In fact, it wasn’t limited to air shows – steam engine rallies, scrambling meets, car shows and big ships also…er … floated his boat…and they continued all through my childhood.
But at some air show in the 50s (possibly at Farnborough – I wish I’d listened to his endless stories, but for inexcusable reasons, and because there were just so many of them, it became quite normal to glaze over when he was ripping yarns, a lasting regret), he caught an air crash in his camera, two fuzzy, amazing pictures, two horrifying pictures, catching the early impact and the ensuing smoke cloud that signified the end of a life.
Pouring over those pictures when I was a child, my awareness of the tragedy of this event, someone dying for a mere display, shocked me.
Our day out
Fast forward 60 years…
When my parents returned to Wales in 2015 it is fair to say that they did so grudgingly.
With memories of hard times in health and finances overshadowing the good times that they spent here, and declining health prompting the last move back – compromising their independence and a fairly certain future ahead – they packed their long marriage into a tiny flat with many layers of reluctance.
And indeed, it was the start of a rollercoaster.
But we made the most of things, had nice days out, went for a spin whenever possible, morning coffee, lunch and afternoon tea.
By far the highlight of the day-out calendar was the Swansea Air Show, late June, or early July.
A controversial day in Swansea, clearly a recruitment and propaganda event, a spectacular display of might and posturing (weather permitting), and creator of carbon, you name it…
Met in equal measure with delight and dismay, it is, nonetheless, An Event and for all the divided opinion, my own feelings became mixed with their sheer pleasure.
In contrast with the vagaries of the weather in previous years, as soon as they arrived in Swansea, the air show was henceforth blessed with blue skies.
I don’t think so.
So, when the folks arrived in town, it was a free, exciting and accessible thing we could do, something in which Dad had expertise, and of which Mum happily partook, if for no other reason than a sit on the bench in the sunshine, with her shades on and nothing expected of her but to watch.
From 2015 to 2017 we had a go, finding a bench on the sea front or optimistically heading down to Mumbles pier thinking we’d have a good view.
It was not so good, but Mum and I did take advantage of Dad nattering to a fellow by-pass scar-wearer and had a giggly, silly walk along the pier, during which she momentarily stepped out of her dementia while she gazed down at the sea and gave me herself in her true form.
A year later, in 2018, I watched the show alone from her nursing home room, in what were, it turned out to be, her last hours.

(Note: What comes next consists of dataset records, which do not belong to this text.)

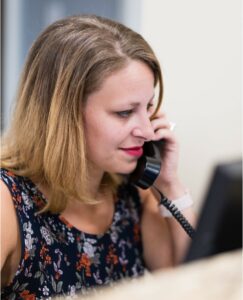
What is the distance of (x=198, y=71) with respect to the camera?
1.40m

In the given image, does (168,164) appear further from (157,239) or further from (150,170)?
(157,239)

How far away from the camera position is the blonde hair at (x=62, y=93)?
3.43 feet

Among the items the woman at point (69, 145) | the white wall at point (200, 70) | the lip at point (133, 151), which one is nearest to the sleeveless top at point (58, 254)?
the woman at point (69, 145)

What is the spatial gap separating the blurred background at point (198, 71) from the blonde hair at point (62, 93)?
0.22 metres

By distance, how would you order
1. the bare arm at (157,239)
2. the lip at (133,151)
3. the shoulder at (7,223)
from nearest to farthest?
the shoulder at (7,223) < the lip at (133,151) < the bare arm at (157,239)

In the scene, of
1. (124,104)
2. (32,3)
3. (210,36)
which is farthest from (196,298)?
(32,3)

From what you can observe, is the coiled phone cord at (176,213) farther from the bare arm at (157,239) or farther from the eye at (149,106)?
the eye at (149,106)

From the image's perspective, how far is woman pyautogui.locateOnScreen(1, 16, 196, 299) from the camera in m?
1.05

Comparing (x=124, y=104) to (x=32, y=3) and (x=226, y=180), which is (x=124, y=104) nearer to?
(x=226, y=180)

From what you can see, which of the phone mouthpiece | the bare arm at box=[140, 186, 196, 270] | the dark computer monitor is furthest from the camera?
the bare arm at box=[140, 186, 196, 270]

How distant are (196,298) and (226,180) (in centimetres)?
10

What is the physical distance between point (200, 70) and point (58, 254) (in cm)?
65

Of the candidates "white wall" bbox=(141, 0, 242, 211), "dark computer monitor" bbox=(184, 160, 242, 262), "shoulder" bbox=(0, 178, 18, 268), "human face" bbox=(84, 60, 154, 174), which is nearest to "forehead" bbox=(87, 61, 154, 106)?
"human face" bbox=(84, 60, 154, 174)

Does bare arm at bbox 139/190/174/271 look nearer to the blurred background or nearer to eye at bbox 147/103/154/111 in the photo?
the blurred background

Dad was the other side of town in hospital with a broken hip, and she was out for the count, and had been for days.
Downstairs in the nursing home garden, a party was going on, relatives getting tipsy, residents topsy-turvey, the lady who used to break codes at Bletchley Park, now quite alone in the world at the end of her days, barking out commands and incantations every time the planes roared overhead.

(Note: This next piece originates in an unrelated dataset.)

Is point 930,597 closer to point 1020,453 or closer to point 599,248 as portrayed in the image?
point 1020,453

Slipping down for the odd vol-au-vent, a slice of Victoria sponge and a cheeky Vimto, I wandered amongst them making the appropriate oohs and aahs as an elderly hand grabbed mine on the way past, and I smiled as fellow relatives cheerfully enquired of Mum, upstairs, snoring softly.

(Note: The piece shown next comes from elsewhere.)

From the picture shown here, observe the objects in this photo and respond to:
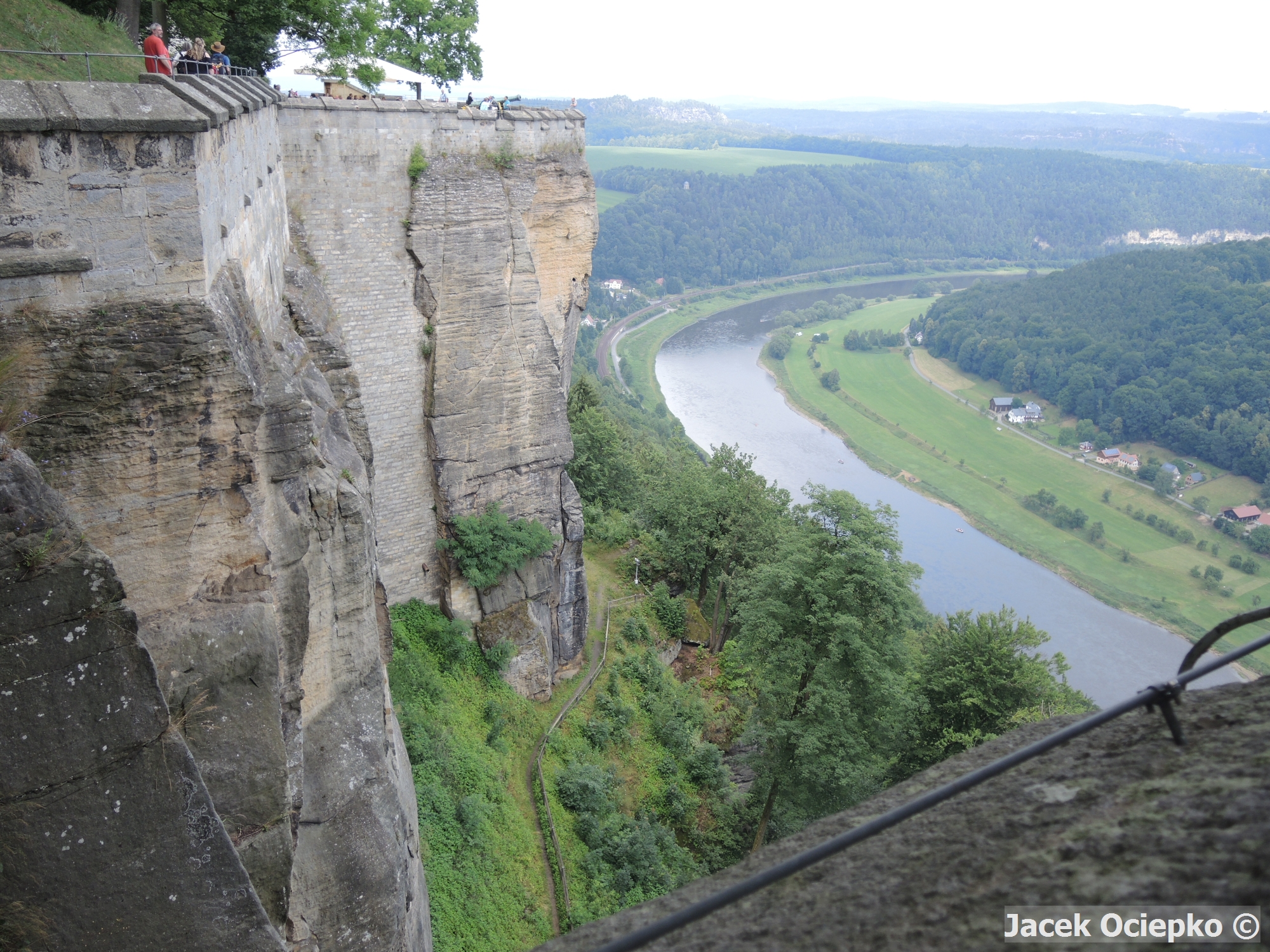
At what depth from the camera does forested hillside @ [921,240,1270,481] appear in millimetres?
62469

It felt like the end of an era, I felt tiny and alone, like I was underwater, watching the whole event through a diving mask.
Mum had been teetering in this state for days now, and like many who find themselves in the rather impolite position of waiting for someone to leave this world, I was feeling restless and impatient.
I had been sleeping on the floor in her room for a week, and it was the hottest of hot June days: I felt stretched to the max and just wanted to go home.
The evening before, a pod of porpoises was reportedly seen in the bay, visible from her room.
My own myopic eyes did not see them, but the carers excitedly pointed them out, telling Mum with urgency what they could see, ignoring her silence and indifference.
I turned to her and appealed to her sense of drama… ‘look Mum, dolphins, full moon – almost – it’s a magical moment, it’s time.’
She remained silent and indifferent.
So as the day of the air show dawned, I resigned myself to the status quo and thought I would probably just go home later, as this could carry on for weeks.
Going back up to her room, I took a deep breath and went in to find her still there, freshened up, silent and indifferent.
I stood at the window and watched as the Red Arrows picked up for their final hurrah, the long straight trails, the colours, the heart, and told her everything that I could see.
As the last vapours fizzled and the sun began to fade at last and the real full moon rose, I saw that her indifference had gone: she looked serene, and at last I understood.
She had been waiting for a moment, a sign, the perfect time, and really, for a woman like her…only a Red Arrows fly-by would do.